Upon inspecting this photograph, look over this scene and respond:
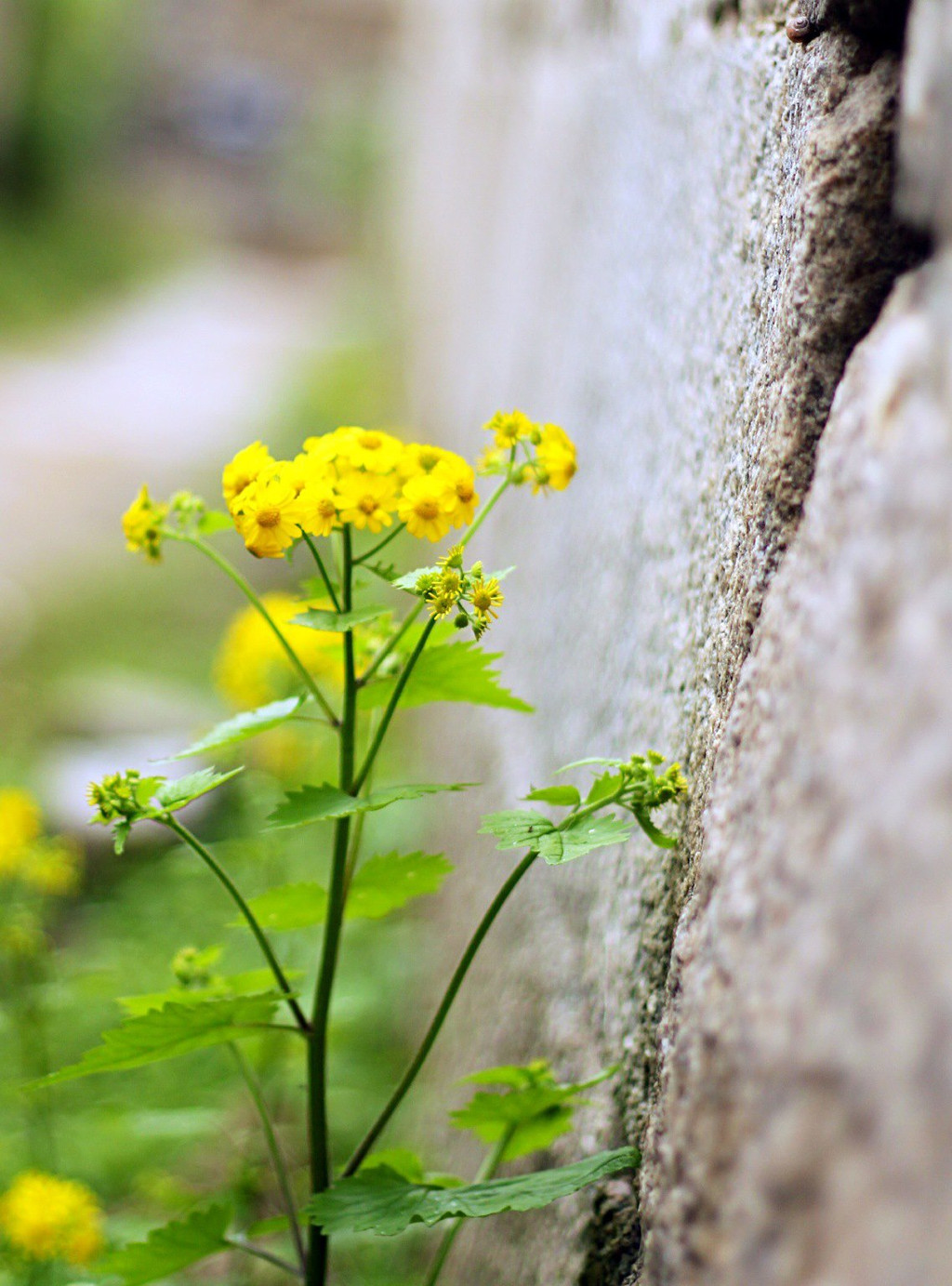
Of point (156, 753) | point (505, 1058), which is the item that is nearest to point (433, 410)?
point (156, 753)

* * *

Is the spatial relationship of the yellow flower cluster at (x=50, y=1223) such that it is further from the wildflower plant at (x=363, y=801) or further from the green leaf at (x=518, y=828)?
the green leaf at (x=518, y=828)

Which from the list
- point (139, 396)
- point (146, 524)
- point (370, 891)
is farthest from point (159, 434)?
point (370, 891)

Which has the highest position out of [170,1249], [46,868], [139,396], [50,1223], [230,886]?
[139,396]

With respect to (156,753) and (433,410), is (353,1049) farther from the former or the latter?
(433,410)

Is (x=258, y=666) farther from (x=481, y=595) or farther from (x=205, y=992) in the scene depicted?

→ Stated exercise: Begin at the line that contains "Is the spatial" and stop after the line that contains "Is (x=258, y=666)", then output those items as a numbered list with blank lines left out.

→ Task response:
1. Is the spatial relationship of the yellow flower cluster at (x=50, y=1223) such that it is further from the wildflower plant at (x=363, y=801) or further from the green leaf at (x=518, y=828)?
2. the green leaf at (x=518, y=828)
3. Which from the list
4. - point (139, 396)
5. - point (146, 524)
6. - point (370, 891)
7. is farthest from point (159, 434)?
8. point (370, 891)
9. Which has the highest position out of [170,1249], [46,868], [139,396], [50,1223], [230,886]?
10. [139,396]
11. With respect to (156,753) and (433,410), is (353,1049) farther from the former or the latter?
12. (433,410)
13. Is (x=258, y=666) farther from (x=481, y=595) or farther from (x=205, y=992) in the scene depicted?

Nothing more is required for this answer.